Papa Francisco, Ex. Ap. Evangelii Gaudium (24-XI-2013),
cap. 3, ap. II (“La homilía”): nn. 135-159:
II. La homilía
135. Consideremos ahora la predicación dentro de la liturgia, que requiere una seria evaluación de parte de los Pastores. Me detendré particularmente, y hasta con cierta meticulosidad, en la homilía y su preparación, porque son muchos los reclamos que se dirigen en relación con este gran ministerio y no podemos hacer oídos sordos. La homilía es la piedra de toque para evaluar la cercanía y la capacidad de encuentro de un Pastor con su pueblo. De hecho, sabemos que los fieles le dan mucha importancia; y ellos, como los mismos ministros ordenados, muchas veces sufren, unos al escuchar y otros al predicar. Es triste que así sea. La homilía puede ser realmente una intensa y feliz experiencia del Espíritu, un reconfortante encuentro con la Palabra, una fuente constante de renovación y de crecimiento.

++++++++

* _Qué hacer_
[A] Según el extracto sobre la homilía, ¿qué es la homilía para evaluar la cercanía de un Pastor con su pueblo?
[B] Pasa al inglés esta oración del extracto sobre la homilía: "La homilía es la piedra de toque para evaluar la cercanía y la capacidad de encuentro de un Pastor con su pueblo."
[C] Retoma el extracto sobre la homilía justo después de su última oración y continúalo con un párrafo más.

++++++++

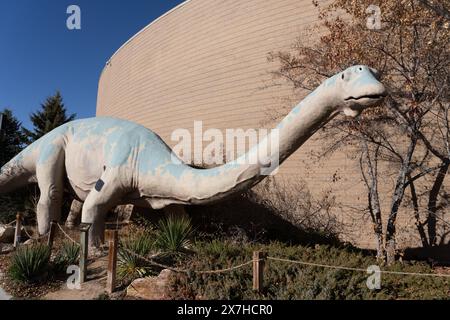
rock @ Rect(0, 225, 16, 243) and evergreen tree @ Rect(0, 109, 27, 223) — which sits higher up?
evergreen tree @ Rect(0, 109, 27, 223)

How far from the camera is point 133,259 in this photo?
16.0ft

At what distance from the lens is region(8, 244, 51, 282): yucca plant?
4945 mm

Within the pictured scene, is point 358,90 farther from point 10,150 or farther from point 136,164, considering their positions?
point 10,150

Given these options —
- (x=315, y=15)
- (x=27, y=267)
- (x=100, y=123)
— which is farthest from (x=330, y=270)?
(x=315, y=15)

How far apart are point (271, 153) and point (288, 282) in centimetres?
153

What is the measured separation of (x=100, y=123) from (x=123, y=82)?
55.7 feet

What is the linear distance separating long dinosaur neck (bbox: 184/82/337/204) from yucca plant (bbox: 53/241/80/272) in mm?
1993

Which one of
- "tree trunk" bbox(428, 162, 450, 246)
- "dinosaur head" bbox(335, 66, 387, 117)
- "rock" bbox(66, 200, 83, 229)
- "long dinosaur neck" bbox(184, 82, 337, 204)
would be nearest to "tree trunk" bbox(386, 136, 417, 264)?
"tree trunk" bbox(428, 162, 450, 246)

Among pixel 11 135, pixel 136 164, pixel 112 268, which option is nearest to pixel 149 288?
pixel 112 268

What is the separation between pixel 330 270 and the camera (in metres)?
4.56

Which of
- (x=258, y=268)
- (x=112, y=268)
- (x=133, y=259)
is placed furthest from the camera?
(x=133, y=259)

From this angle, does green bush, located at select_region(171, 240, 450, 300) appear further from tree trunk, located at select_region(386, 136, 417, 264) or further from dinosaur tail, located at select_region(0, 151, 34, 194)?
dinosaur tail, located at select_region(0, 151, 34, 194)

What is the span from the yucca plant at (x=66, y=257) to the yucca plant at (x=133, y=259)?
0.81 meters

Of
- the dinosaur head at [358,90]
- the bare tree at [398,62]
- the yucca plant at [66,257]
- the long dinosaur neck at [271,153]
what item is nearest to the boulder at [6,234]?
the yucca plant at [66,257]
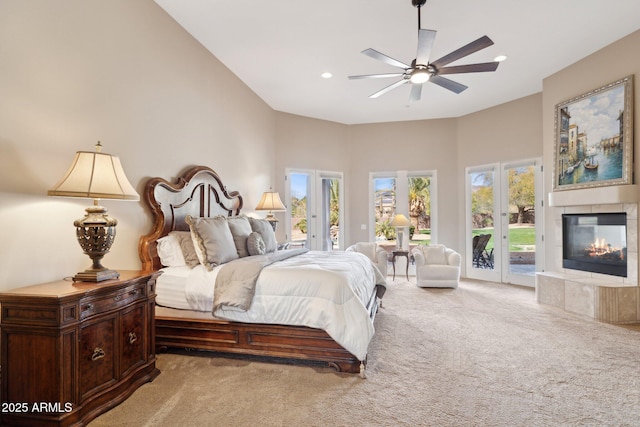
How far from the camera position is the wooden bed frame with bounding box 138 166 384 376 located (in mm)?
2706

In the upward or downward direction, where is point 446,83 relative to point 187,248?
upward

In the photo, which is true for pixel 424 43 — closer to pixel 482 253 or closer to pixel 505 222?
pixel 505 222

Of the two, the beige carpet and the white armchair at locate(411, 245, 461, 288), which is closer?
the beige carpet

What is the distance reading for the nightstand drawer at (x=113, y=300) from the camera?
1.98 metres

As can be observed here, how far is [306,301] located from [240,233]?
134 cm

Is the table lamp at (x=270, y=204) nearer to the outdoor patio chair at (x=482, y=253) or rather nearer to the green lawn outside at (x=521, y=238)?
the outdoor patio chair at (x=482, y=253)

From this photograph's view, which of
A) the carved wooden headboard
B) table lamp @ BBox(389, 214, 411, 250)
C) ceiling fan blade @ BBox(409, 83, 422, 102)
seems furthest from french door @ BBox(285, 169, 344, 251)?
ceiling fan blade @ BBox(409, 83, 422, 102)

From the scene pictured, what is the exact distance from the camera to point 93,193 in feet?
6.95

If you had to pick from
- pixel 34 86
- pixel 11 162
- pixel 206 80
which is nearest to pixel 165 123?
pixel 206 80

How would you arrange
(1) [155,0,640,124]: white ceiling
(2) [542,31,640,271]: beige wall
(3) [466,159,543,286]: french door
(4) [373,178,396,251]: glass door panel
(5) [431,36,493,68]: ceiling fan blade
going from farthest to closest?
(4) [373,178,396,251]: glass door panel, (3) [466,159,543,286]: french door, (2) [542,31,640,271]: beige wall, (1) [155,0,640,124]: white ceiling, (5) [431,36,493,68]: ceiling fan blade

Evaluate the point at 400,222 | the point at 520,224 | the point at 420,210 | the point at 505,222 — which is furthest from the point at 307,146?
the point at 520,224

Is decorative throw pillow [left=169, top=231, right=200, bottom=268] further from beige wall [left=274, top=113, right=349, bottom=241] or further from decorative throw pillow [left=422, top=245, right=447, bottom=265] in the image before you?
decorative throw pillow [left=422, top=245, right=447, bottom=265]

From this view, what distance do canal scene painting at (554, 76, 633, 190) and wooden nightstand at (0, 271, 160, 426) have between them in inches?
211

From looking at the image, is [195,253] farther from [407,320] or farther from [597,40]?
[597,40]
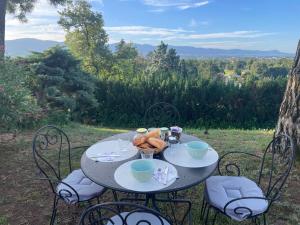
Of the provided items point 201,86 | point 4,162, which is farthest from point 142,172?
point 201,86

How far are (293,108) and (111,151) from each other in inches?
82.8

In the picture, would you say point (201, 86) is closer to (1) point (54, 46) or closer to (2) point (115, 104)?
(2) point (115, 104)

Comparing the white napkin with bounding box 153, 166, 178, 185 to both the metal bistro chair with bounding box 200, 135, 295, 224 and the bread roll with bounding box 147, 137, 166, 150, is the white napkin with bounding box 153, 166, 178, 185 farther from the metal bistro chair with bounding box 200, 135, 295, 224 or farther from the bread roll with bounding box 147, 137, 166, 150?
the metal bistro chair with bounding box 200, 135, 295, 224

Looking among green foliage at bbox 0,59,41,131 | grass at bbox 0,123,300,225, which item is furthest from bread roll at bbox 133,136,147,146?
green foliage at bbox 0,59,41,131

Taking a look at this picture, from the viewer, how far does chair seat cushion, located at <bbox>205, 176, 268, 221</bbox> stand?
6.20 ft

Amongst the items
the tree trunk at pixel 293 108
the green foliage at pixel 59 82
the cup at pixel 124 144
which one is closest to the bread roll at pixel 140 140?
the cup at pixel 124 144

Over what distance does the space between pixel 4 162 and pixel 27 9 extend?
20.8 feet

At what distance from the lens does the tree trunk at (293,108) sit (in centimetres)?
307

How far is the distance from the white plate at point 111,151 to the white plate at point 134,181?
0.17m

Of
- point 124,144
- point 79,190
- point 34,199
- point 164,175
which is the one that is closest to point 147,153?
point 164,175

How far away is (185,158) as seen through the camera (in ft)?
6.83

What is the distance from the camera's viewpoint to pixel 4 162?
A: 365 centimetres

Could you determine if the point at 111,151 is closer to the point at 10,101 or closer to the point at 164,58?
the point at 10,101

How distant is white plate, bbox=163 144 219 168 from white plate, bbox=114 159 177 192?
0.33ft
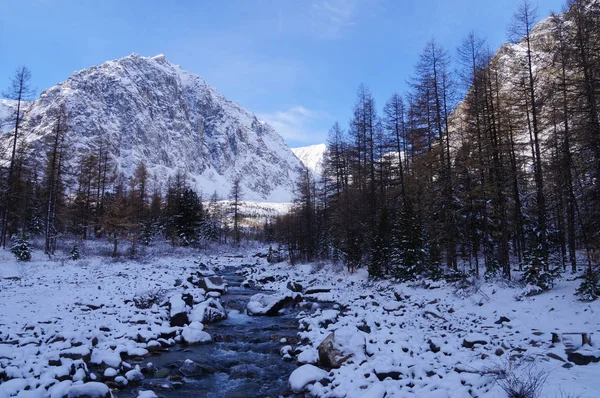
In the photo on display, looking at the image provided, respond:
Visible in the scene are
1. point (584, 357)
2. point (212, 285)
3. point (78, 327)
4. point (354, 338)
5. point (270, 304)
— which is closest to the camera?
point (584, 357)

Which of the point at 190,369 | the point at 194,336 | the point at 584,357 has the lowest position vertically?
the point at 190,369

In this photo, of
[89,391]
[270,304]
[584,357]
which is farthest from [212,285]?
[584,357]

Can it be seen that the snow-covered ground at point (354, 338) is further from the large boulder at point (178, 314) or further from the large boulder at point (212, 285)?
the large boulder at point (212, 285)

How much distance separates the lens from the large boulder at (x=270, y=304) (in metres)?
15.6

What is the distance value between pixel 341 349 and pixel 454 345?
3057mm

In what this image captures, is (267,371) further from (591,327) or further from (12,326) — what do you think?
(591,327)

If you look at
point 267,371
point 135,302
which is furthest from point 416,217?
point 135,302

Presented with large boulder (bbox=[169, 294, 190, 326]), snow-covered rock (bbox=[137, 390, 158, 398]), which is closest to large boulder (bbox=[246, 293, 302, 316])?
large boulder (bbox=[169, 294, 190, 326])

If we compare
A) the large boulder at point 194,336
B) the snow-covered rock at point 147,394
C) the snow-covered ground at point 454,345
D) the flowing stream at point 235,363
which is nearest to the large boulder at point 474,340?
the snow-covered ground at point 454,345

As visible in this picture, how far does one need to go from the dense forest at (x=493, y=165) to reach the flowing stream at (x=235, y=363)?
9754 mm

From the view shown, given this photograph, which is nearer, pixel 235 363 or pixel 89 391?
pixel 89 391

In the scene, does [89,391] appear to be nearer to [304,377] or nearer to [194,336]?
[304,377]

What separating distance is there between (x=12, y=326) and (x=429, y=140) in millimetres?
21218

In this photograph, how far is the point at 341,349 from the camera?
8.68 metres
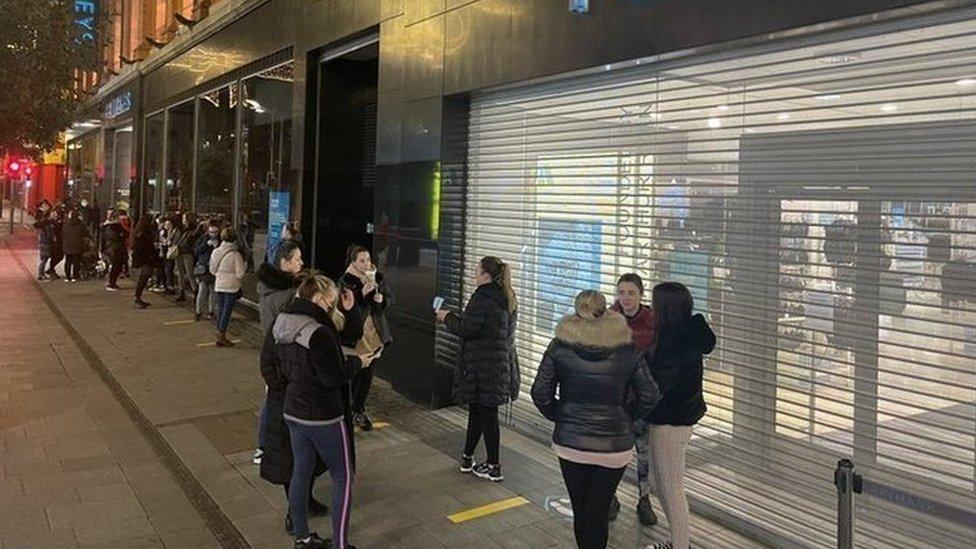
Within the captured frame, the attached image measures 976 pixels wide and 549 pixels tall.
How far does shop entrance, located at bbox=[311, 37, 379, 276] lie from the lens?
38.0ft

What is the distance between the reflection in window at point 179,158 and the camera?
1855 centimetres

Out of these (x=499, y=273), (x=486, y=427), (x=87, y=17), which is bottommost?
(x=486, y=427)

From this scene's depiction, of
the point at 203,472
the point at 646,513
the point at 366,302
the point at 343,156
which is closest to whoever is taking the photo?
the point at 646,513

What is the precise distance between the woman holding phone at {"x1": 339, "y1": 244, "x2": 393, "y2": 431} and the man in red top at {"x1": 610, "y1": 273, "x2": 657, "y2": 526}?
6.94 ft

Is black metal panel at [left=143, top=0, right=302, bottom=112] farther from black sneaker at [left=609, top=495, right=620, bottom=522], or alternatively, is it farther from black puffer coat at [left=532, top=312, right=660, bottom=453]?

++++++++

* _Respuestas esperadas_
[A] Es la piedra de toque.

[B] The homily is the touchstone for judging a Pastor's closeness and capacity for encounter with his people.

[C]
136. Renovemos nuestra confianza en la predicación, que se funda en la convicción de que es Dios quien quiere llegar a los demás a través del predicador y de que Él despliega su poder a través de la palabra humana. San Pablo habla con fuerza sobre la necesidad de predicar, porque el Señor ha querido llegar a los demás también mediante nuestra palabra (cf. Rm 10,14-17). Con la palabra, nuestro Señor se ganó el corazón de la gente. Venían a escucharlo de todas partes (cf. Mc 1,45). Se quedaban maravillados bebiendo sus enseñanzas (cf. Mc 6,2). Sentían que les hablaba como quien tiene autoridad (cf. Mc 1,27). Con la palabra, los Apóstoles, a los que instituyó «para que estuvieran con Él, y para enviarlos a predicar» (Mc 3,14), atrajeron al seno de la Iglesia a todos los pueblos (cf. Mc 16,15.20).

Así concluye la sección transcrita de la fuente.